The Penny Black
“… A bit of paper just large enough to bear the stamp, and covered at the back with a glutinous wash”
This was the first mention by Rowland Hill of what became the world’s first adhesive postage stamp. He was answering the questions of a parliamentary enquiry into the Post Office in February 1837 shortly after the publication of his pamphlet Post Office reform; Its Importance and Practicality.
In this pamphlet Hill had challenged the high, extremely complex and anomalous postal rates then in force. He suggested a low uniform rate of postage based on weight and prepaid. At this time the high rates were based on distance and the number of sheets in a letter, and normally they were paid by the recipient. Many letters were also carried free.
The campaign for postal reform
Hill’s plan caught the public imagination and a great campaign began to force the government to act. It took more than two years, however, before his proposals were accepted.
A committee of merchants who were badly affected by high postage was formed and Hill was an influential member, as was Henry Cole who produced a propaganda newspaper The Post Circular.
A parliamentary Select Committee was formed under Robert Wallace MP, a long time campaigner for postal reform, and a low uniform postage rate was recommended. This eventually became law in August 1839.
Rowland Hill was appointed to the Treasury to put the Act into operation. A competition was organised to suggest the best plan to prepay postage and some 2,600 entries were sent in. Some had actual examples attached.
To avoid defrauding the Post Office of revenue it was agreed that security had to be a major consideration. James Chalmers of Dundee reiterated his idea of labels which could be cancelled to indicate payment, some suggested envelopes and others, wafers or labels.
It was as a result of these reforms that envelopes first became popular in Britain. Winners of the competition included Henry Cole and Charles Whiting who, since 1830, had been involved in printing many previous suggestions and the propaganda newspaper of the Mercantile Committee.
What happened to free postage?
On 5 December 1839 postage rates were reduced to 4d and charged by weight. This proved so popular that on 10 January 1840 rates were further reduced to 1d for half an ounce and all free privileges were abolished.
Even the Queen could no longer send her post for free.
Design failure: public ridicule
After the Treasury competition it was agreed that there would be four methods of prepayment of postage: adhesive labels, stamped lettersheets and envelopes, and paper supplied by the public embossed with a stamp to order.
Only three methods were introduced. For the 1d and 2d lettersheets and envelopes William Mulready RA was asked for a design which was then engraved by John Thompson. It was printed by William Clowes on security, silk-thread paper made by John Dickinson.
Described as ‘poetic’ it showed images of empire with a central Britannia and lion at her feet.
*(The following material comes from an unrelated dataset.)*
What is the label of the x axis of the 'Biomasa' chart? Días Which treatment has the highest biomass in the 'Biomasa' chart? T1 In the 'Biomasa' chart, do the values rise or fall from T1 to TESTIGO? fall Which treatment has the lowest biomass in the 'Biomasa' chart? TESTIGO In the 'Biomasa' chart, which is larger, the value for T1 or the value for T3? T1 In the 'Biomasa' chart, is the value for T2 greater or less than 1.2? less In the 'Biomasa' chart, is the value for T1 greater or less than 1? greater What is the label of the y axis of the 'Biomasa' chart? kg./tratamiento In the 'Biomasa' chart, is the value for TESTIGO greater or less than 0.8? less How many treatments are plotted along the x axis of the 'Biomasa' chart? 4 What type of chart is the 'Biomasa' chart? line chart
Yet when it was issued it was immediately ridiculed and gave rise to many caricatures, to such an extent that it had to be withdrawn.
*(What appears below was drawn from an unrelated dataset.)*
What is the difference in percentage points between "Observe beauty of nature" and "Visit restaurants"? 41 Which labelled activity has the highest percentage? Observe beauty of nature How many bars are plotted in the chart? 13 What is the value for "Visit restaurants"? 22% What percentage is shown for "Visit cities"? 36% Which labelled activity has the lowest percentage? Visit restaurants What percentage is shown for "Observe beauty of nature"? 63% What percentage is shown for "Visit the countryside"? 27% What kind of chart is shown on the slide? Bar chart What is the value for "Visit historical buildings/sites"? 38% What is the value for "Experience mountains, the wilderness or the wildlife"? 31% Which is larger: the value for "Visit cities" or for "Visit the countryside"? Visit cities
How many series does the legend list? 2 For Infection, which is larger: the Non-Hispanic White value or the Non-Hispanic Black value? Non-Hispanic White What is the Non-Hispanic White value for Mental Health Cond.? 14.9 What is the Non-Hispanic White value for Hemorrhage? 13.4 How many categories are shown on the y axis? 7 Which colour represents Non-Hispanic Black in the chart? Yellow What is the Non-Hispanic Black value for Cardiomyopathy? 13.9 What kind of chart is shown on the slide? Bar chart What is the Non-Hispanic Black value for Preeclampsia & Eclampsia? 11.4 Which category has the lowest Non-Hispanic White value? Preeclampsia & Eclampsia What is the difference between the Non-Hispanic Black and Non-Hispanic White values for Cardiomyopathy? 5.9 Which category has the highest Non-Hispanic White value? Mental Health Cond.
The design for the adhesive labels was based on the head of Queen Victoria sculpted by William Wyon for his so-called City Medal commemorating Queen Victoria’s visit to the City of London in November 1837.
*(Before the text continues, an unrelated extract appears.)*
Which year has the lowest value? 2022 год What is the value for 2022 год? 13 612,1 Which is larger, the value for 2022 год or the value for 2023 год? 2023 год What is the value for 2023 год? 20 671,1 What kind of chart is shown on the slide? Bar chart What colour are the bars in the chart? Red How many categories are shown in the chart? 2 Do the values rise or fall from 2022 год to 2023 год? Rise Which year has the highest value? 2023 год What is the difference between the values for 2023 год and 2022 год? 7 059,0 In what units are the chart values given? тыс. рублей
Wyon’s medal was sketched by Henry Corbould and this was used by Charles and Frederick Heath to engrave the head on to a die for printing by line engraving.
For security the background was of white-line machine engraving as used on banknotes and supplied by the printers Perkins Bacon & Petch.
After one false start when the die did not transfer well, a new die was engraved. For extra security Hill decided there should be variable lettering on each stamp, ‘A A’ to ‘A L’ horizontally in the sheet, and ‘A A’ to ‘T A’ vertically. There were 240 impressions as 240 pennies made £1.
Two values were to be printed, the 1d in black and the 2d in blue. When the die, engraved in reverse, was complete it was transferred by a roller to the plate 240 times and then the individual corner letters were punched in.
Did you know?
The Penny Black image of Queen Victoria was based on a sketch when she was only 15, and was to remain on stamps for the entirety of her reign.
Printing the first Penny Black
The plate for the 1d label – The Penny Black – was ready on 1 April 1840 and a proof impression was taken from it that day.
Printing of the 1d labels on watermarked paper began on 11 April and on 1 May both it and the Mulready stationery were put on sale in London, becoming valid for postage on 6 May. By then some 600,000 labels were being produced daily. The 2d label followed, printing only beginning on 1 May.
In contrast to the stationery the adhesive labels were extremely popular. To prevent their re-use a cancellation was devised – the Maltese Cross – which was to be used with red ink.
Unfortunately it proved possible to remove this without damaging the label, so within a year the colour of the printing ink had to be changed to red-brown and the cancellation to black.
Some 11 plates were used to print the Penny Black, producing over 68 million examples. Only two plates were made for the 2d value. There was a proposal for government versions with the letters ‘V R’ in the top corners but this was abandoned.
The postal reform that swept the world
Many problems occurred in the production and distribution of the labels and stationary but these were soon overcome. The classic design had taken only five months from concept to issue.
Postal traffic increased vastly as a result of the reduction in postage but, with a change in government, Hill was sacked from his position the following year though his reforms were to sweep the world.